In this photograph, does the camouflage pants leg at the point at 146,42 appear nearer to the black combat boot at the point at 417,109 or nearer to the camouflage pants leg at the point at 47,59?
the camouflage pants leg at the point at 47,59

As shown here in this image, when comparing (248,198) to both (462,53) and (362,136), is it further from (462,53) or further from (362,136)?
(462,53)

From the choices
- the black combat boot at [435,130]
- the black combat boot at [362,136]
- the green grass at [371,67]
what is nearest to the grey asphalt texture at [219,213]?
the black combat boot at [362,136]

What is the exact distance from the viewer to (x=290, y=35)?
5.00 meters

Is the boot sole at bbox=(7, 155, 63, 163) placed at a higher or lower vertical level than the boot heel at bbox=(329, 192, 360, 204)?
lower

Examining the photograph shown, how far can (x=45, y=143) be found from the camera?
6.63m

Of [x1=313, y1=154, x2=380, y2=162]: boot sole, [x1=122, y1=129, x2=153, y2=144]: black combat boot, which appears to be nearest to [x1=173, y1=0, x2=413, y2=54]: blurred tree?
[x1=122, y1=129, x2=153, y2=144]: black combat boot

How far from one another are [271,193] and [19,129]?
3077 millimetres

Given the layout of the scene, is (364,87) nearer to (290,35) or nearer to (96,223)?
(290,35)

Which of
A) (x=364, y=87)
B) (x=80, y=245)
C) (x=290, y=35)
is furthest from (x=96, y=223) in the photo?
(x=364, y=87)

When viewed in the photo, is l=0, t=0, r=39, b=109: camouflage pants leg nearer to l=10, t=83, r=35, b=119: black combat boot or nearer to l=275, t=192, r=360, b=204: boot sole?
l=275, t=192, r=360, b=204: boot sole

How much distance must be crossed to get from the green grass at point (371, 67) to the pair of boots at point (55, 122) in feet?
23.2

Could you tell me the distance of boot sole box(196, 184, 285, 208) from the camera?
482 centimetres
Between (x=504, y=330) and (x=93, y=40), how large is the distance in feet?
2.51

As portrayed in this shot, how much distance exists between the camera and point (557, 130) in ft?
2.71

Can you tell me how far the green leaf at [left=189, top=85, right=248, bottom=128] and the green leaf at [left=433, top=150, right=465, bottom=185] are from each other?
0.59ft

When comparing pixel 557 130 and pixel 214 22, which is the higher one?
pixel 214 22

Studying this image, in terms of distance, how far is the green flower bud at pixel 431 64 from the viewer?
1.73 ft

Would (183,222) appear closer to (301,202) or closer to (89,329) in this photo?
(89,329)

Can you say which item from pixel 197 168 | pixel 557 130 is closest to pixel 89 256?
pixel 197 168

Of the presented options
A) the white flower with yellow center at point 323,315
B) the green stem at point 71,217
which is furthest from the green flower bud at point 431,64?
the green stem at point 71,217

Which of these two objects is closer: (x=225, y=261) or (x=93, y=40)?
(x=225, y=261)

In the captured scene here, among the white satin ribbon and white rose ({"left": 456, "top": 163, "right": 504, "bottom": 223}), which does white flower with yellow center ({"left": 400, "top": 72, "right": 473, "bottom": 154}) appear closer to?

-=-=-=-=-

▶ [Instructions for the task]
Change "satin ribbon" to "silk ribbon" in the part of the material that opens with the line containing "Between (x=504, y=330)" and runs through the end of the material, leaving everything else as it is. Output only that part.

▶ [Result]
Between (x=504, y=330) and (x=93, y=40), how large is the distance in feet?
2.51

As portrayed in this shot, how much distance exists between the camera and point (557, 130) in ft?
2.71

Can you tell me how far the green leaf at [left=189, top=85, right=248, bottom=128] and the green leaf at [left=433, top=150, right=465, bottom=185] are from each other?
0.59ft

When comparing pixel 557 130 and pixel 214 22, which is the higher one?
pixel 214 22

Studying this image, in terms of distance, how far is the green flower bud at pixel 431 64 from the viewer?
1.73 ft

Would (183,222) appear closer to (301,202) or closer to (89,329) in this photo?
(89,329)

Can you say which item from pixel 197 168 | pixel 557 130 is closest to pixel 89 256?
pixel 197 168

Of the presented options
A) the white flower with yellow center at point 323,315
B) the green stem at point 71,217
which is furthest from the green flower bud at point 431,64?
the green stem at point 71,217

Which of these two objects is closer: (x=225, y=261) or (x=93, y=40)?
(x=225, y=261)

In the captured scene here, among the white silk ribbon and white rose ({"left": 456, "top": 163, "right": 504, "bottom": 223}), which does white flower with yellow center ({"left": 400, "top": 72, "right": 473, "bottom": 154}) appear closer to?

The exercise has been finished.